不動産仲介に必要な
ソリューション実現の2要件

 不動産の仲介を中心とするビジネスでは「ソリューション」という言葉がよく使われる。要は不動産を使って問題解決を行い、その際の手段として仲介があるという考え方だ。

 これを実現するには、2つの要件が必要になる。

 一つは売り上げ目標などが気にならないくらいの「稼ぐ力」が必要だ。

 もう一つは、専門的な解決能力を持つことだ。それは、仲介にもう一つの業務を組み合わせることになる。

 たとえばそれが鑑定なら、評価方法の妙で評価結果のギャップをうまく突くことだ。

 不動産の鑑定評価手法は3つ(取引事例比較法、収益還元法、原価法)あるが、積算では100の価値であっても、収益還元にすると130の価値を生むようなことだ。この他、設計や建築で付加価値を高めることや、収支が良くなるように不動産を再生することや、当社のようにデータとITで不動産業の新たなビジネスモデルを打ち立てることだったりする。

 ちなみに当社の場合は、個人向けには自宅での資産性の高い物件を見つけ出す法則性を発見し、住まいサーフィンという無料会員制サイトで28万人に教えて、自宅での資産形成を再現させている。ソリューションとは取引を成立させること以上に、問題解決することが要件になる。

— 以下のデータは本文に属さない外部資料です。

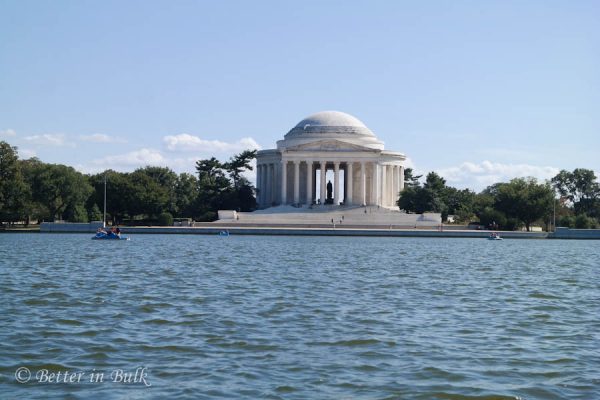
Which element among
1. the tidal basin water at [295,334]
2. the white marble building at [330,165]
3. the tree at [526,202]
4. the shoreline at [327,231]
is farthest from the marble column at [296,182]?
the tidal basin water at [295,334]

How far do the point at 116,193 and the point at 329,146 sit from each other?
3155cm

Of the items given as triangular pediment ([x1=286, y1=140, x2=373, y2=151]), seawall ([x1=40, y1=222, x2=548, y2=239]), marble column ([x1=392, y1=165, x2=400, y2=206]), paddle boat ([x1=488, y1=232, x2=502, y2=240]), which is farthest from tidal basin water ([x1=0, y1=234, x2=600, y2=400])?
marble column ([x1=392, y1=165, x2=400, y2=206])

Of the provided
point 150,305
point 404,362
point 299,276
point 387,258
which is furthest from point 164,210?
point 404,362

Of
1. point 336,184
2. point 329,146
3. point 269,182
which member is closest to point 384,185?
point 336,184

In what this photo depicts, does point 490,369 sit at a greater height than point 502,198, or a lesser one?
lesser

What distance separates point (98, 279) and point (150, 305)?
10.4m

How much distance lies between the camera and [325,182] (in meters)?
135

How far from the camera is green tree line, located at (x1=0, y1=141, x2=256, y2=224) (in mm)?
107688

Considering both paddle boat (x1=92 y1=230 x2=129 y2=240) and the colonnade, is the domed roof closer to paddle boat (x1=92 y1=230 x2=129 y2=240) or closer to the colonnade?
the colonnade

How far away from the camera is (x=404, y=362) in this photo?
19.8 m

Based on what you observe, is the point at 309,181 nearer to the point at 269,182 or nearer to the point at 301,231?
the point at 269,182

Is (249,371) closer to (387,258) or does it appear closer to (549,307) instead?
(549,307)

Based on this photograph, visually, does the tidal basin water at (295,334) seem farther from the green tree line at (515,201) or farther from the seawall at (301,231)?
the green tree line at (515,201)

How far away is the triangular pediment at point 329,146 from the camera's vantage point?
132 metres
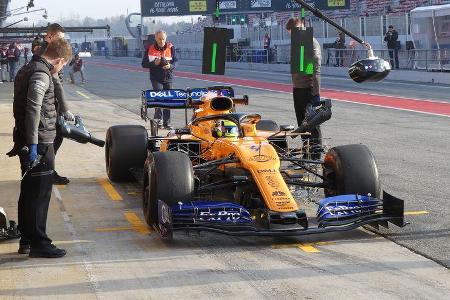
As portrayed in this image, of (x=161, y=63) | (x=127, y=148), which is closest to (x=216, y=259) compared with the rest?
(x=127, y=148)

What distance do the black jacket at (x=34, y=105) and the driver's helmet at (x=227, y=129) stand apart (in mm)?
2028

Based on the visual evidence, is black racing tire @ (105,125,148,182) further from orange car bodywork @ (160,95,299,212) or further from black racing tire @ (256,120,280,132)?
black racing tire @ (256,120,280,132)

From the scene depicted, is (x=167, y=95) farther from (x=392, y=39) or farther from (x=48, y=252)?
(x=392, y=39)

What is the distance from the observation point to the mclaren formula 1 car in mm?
7203

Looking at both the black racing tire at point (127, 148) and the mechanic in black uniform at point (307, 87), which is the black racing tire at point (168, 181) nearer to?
the black racing tire at point (127, 148)

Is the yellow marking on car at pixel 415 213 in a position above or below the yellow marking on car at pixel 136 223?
below

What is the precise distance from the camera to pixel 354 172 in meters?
7.89

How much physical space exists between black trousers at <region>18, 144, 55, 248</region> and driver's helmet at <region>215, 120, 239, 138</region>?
6.94ft

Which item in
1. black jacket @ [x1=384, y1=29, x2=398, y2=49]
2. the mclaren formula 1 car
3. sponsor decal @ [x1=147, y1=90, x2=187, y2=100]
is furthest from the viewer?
black jacket @ [x1=384, y1=29, x2=398, y2=49]

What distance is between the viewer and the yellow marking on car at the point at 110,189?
31.5ft

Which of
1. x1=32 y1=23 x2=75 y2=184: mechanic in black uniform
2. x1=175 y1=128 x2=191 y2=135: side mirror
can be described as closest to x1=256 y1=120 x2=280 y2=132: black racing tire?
x1=175 y1=128 x2=191 y2=135: side mirror

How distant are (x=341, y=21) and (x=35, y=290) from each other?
130ft

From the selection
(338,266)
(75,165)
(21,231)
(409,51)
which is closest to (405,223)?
(338,266)

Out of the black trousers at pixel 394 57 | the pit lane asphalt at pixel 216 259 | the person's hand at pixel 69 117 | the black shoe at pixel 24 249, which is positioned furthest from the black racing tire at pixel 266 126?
the black trousers at pixel 394 57
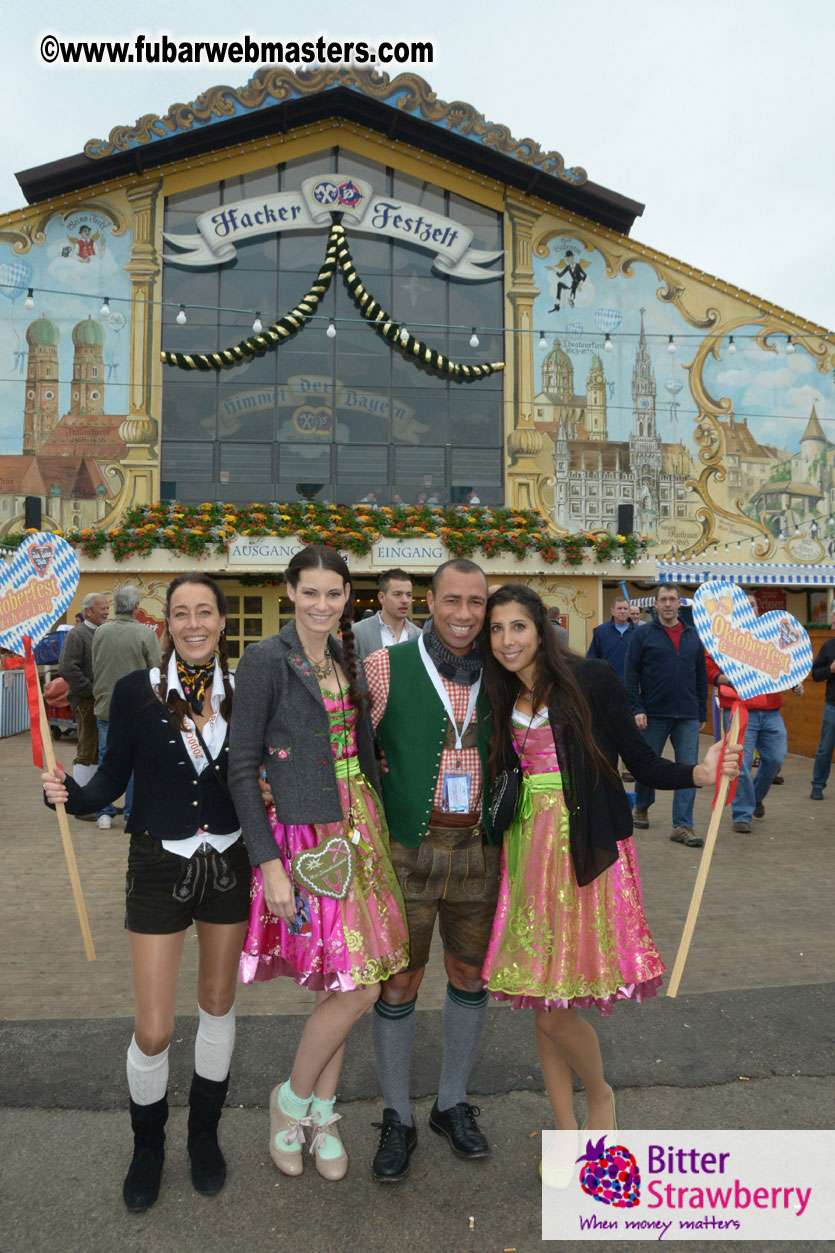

 不動産業はある意味で総合ライフスタイル提案業であるが、それには高度な能力が必要になる。その前段でつまずいているようでは、いい仕事はできない。この業界を志すなら、大義を格好良く実現する気構えで望んでもらいたい。そうでないと、「不動産屋」に成り下がってしまう。その差は比較にならないものなので、心して臨むべきだろう。